• **TEXT SECTION**:
General Relativity Is At Least 99.95% Right

Comments Filter:
  • by Anonymous Coward on Saturday September 16, 2006 @05:32AM (#16119480)
    Observations that support a theory are nice, but they are not a proof.
    • by smash (1351) on Saturday September 16, 2006 @05:42AM (#16119494) Homepage Journal
      You can never *prove* a theory, you can merely disprove it by finding evidence which does not support it.
      • by snarkh (118018)
        Actually, you can neither prove nor disprove a theory with observations.
        You observations are just making a theory more or less likely to hold.

        What does it mean to disprove a theory, in any case? Does special general relativity disprove Newton's theory?
        • Re: (Score:2, Insightful)

          by jawtheshark (198669) *

          Does special general relativity disprove Newton's theory?

          Yes, it does. Newtonian physics are bound to certain limits, at those limits strange things happen that Newtonian physics do not predict. Relativity explains both the experimental results of Newtonian physics and those where they go bonkers. So, relativity proves that Newton was wrong in certain conditions. This does not mean that Newtonian physics are unusable and that's why they are still taught in high school.

          Compare it to something we

    • by kfg (145172) * on Saturday September 16, 2006 @05:43AM (#16119496)
      . . .they are not a proof.

      Only mathematics has proofs, but observations that support a theory demonstrate that the model has predictive value. Observations that do not support a theory demonstrate that the model is, at best, incomplete.

      Ignoring the predictive value of a model, whether it is complete or not, demonstrates that you are an idiot. Within its limits of significance Newton's theory of gravitation is still just as "correct" as Relativity.

      Facts are not proofs, but they are facts.

      KFG
      • by QuantumFTL (197300) * <justin.wickNO@SPAMgmail.com> on Saturday September 16, 2006 @06:42AM (#16119581)
        Within its limits of significance Newton's theory of gravitation is still just as "correct" as Relativity.

        That's like saying "for whatever region of the hypothesis space a given theory gives usably correct predictions, it's useful." Of course that's true, however part of using a theory correctly is knowing how far it goes. Quantum theory has demonstrated that the fundamental concepts in newtonian physics (position, momentum, energy, time, etc) are not really meaningful when you boil things down to the lowest levels we can observe.

        I mean, you can tell someone that a VCR works because there's a little man in there that knows when you said you wanted something taped and writes all the TV programs down on tape. I mean, I don't think people actually believe this, but their black-box model of a VCR is essentially equivilent to this. The reality of how a VCR works, of course, is much more complex in many ways, and involves failure modes that non-electronic type people will likely fail to predict because of their incomplete view of the situation.

• **INFORMATION SHOWN**:

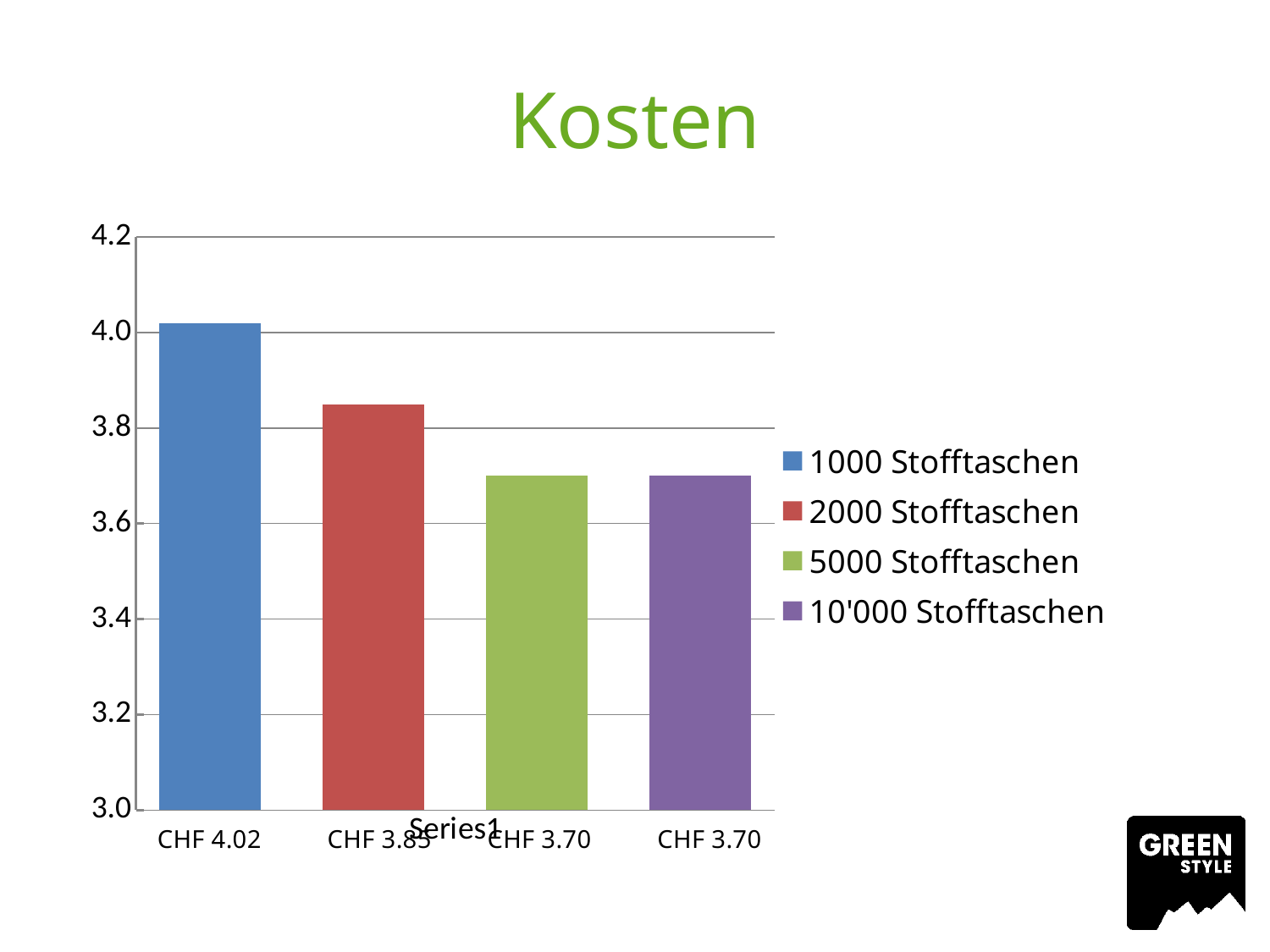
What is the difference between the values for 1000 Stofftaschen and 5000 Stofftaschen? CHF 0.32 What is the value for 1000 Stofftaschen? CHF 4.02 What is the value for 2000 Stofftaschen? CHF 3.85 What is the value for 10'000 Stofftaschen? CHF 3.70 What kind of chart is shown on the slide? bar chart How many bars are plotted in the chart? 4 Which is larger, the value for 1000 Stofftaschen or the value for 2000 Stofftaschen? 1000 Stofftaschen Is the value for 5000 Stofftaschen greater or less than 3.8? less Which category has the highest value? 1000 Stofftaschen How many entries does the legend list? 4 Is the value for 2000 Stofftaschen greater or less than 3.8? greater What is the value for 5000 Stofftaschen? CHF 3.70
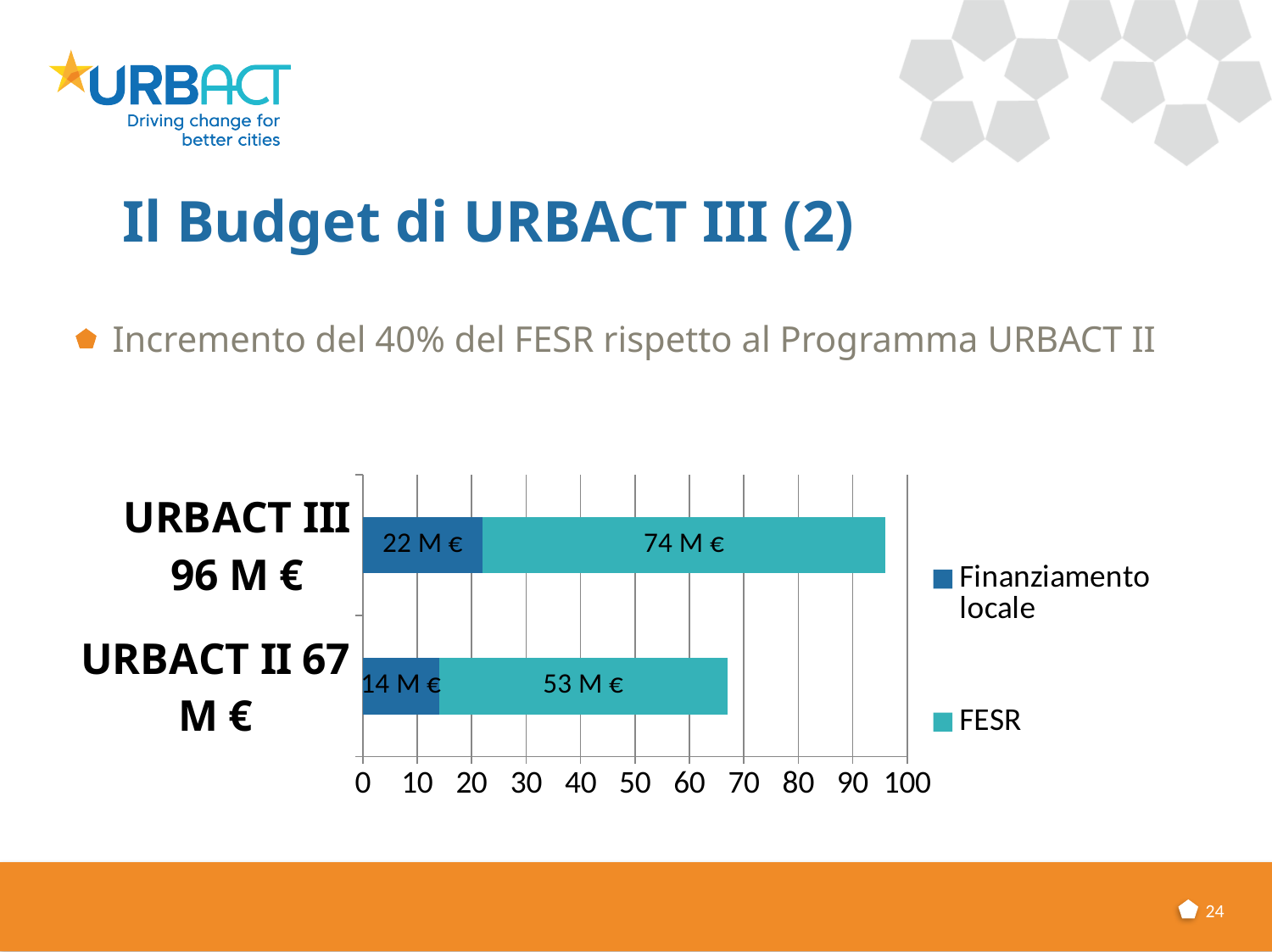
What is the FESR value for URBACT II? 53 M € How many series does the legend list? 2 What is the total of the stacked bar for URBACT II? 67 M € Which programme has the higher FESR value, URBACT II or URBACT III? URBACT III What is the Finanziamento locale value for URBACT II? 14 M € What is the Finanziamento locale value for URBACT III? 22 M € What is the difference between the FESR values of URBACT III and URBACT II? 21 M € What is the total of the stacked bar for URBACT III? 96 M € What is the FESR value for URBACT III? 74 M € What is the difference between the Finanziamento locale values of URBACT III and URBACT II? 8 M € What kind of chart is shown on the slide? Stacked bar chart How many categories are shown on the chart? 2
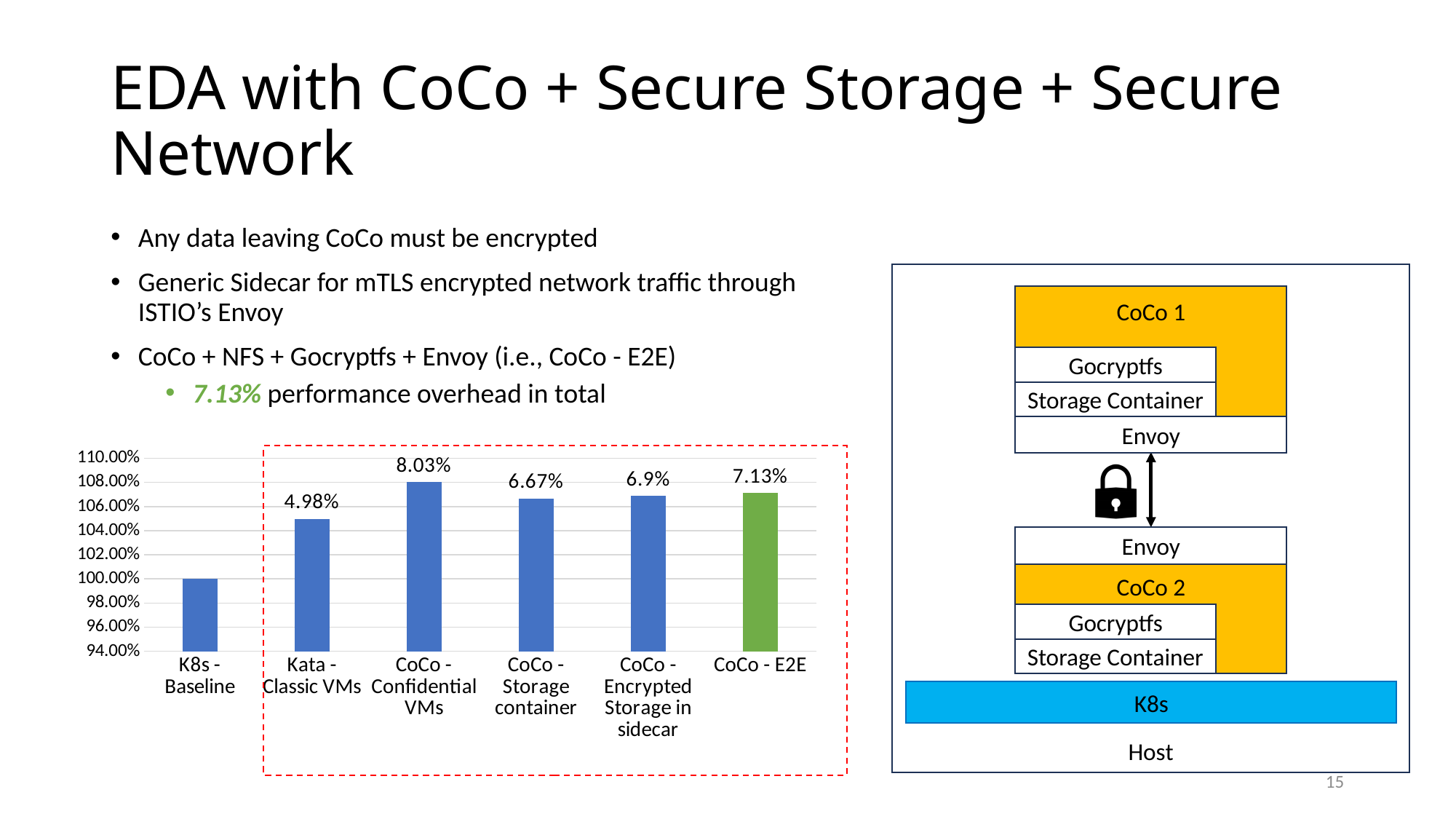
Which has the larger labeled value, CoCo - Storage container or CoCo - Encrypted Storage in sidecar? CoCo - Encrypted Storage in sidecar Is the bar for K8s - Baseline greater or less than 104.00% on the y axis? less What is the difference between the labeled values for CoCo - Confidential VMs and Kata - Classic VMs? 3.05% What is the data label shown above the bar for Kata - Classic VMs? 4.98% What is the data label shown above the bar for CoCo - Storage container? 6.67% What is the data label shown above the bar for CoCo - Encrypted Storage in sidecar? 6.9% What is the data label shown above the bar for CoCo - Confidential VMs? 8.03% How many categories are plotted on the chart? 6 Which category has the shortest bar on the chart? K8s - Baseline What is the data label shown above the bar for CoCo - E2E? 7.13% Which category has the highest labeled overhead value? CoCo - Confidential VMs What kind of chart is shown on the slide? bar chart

• **LIST OF TASKS**:
A – In the relativity comment thread, what does kfg say is the only thing that has proofs?
B – Repeat everything in the relativity comment thread from "General Relativity Is" down to "theory with observations.".
C – Translate this sentence from the relativity comment thread into Spanish: "Facts are not proofs, but they are facts."

• **SOLVED TASKS**:
A – Mathematics.

B –
General Relativity Is At Least 99.95% Right

Comments Filter:
  • by Anonymous Coward on Saturday September 16, 2006 @05:32AM (#16119480)
    Observations that support a theory are nice, but they are not a proof.
    • by smash (1351) on Saturday September 16, 2006 @05:42AM (#16119494) Homepage Journal
      You can never *prove* a theory, you can merely disprove it by finding evidence which does not support it.
      • by snarkh (118018)
        Actually, you can neither prove nor disprove a theory with observations.

C – Los hechos no son pruebas, pero son hechos.